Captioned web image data
**********

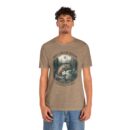 Nature-Inspired Graphic Tee, Perfect for Outdoor Enthusiasts and Casual Wear, Gift for Fishermen, Wilderness Adventure Shirt, [...]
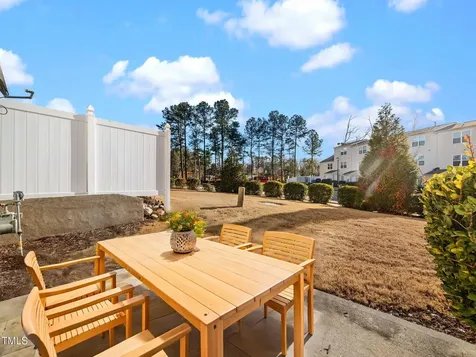 4007 Tilton Drive Raleigh NC 27616
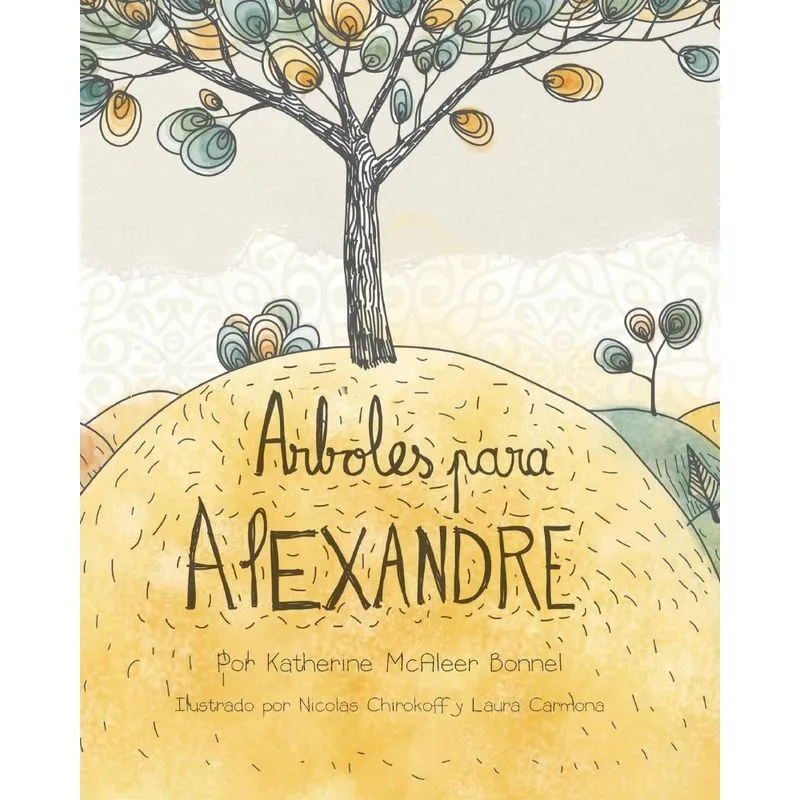 Arboles para Alexandre
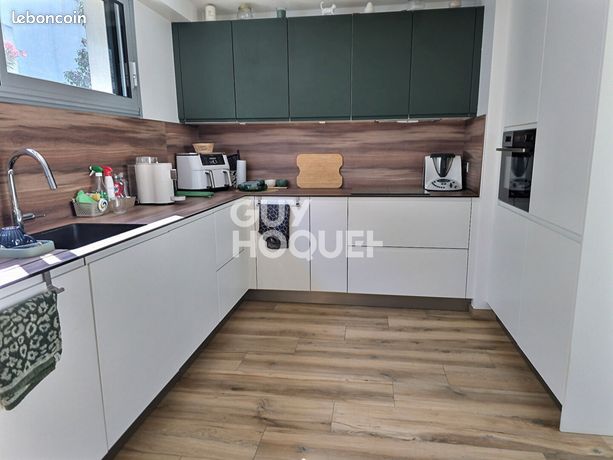 Maison 4 pièces 90 m² — 4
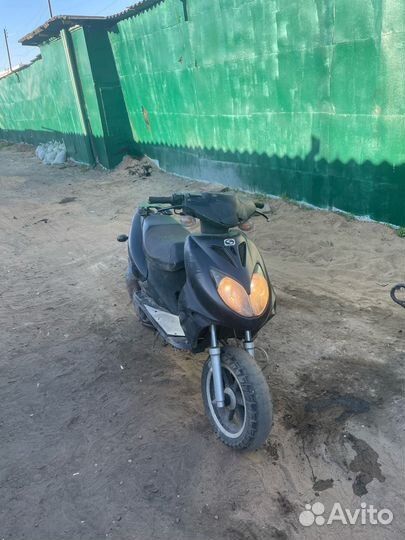 Stels Tactic 150(50) есть обмен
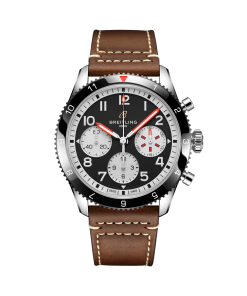 Classic AVI Chronograph 42 Mosquito Y233801A1B1X1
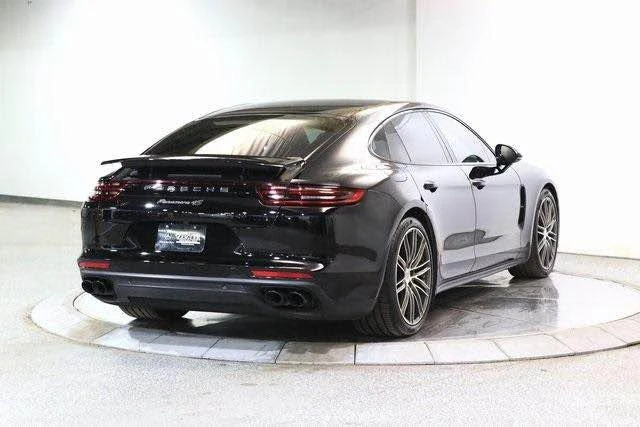 2019 Porsche 971 Panamera 4S - Image 4 of 20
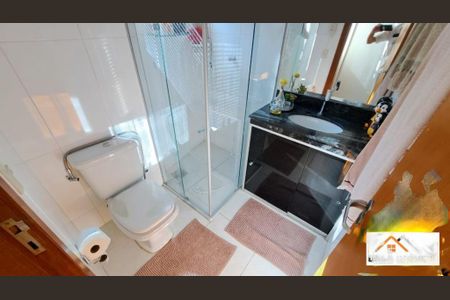 Apartamento à venda com 78m², 3 quartos e 2 vagas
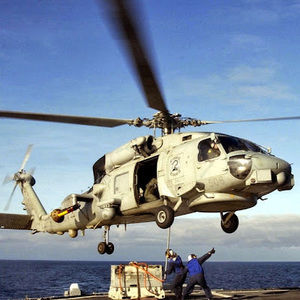 Meet your Posher, Luis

**********

TASK OBJECTIVE ▸ Output the lines of the listing above word for word, leaving the pictures out.

SOLUTION TO THIS EXERCISE ▸
 Nature-Inspired Graphic Tee, Perfect for Outdoor Enthusiasts and Casual Wear, Gift for Fishermen, Wilderness Adventure Shirt, [...]
 4007 Tilton Drive Raleigh NC 27616
 Arboles para Alexandre
 Maison 4 pièces 90 m² — 4
 Stels Tactic 150(50) есть обмен
 Classic AVI Chronograph 42 Mosquito Y233801A1B1X1
 2019 Porsche 971 Panamera 4S - Image 4 of 20
 Apartamento à venda com 78m², 3 quartos e 2 vagas
 Meet your Posher, Luis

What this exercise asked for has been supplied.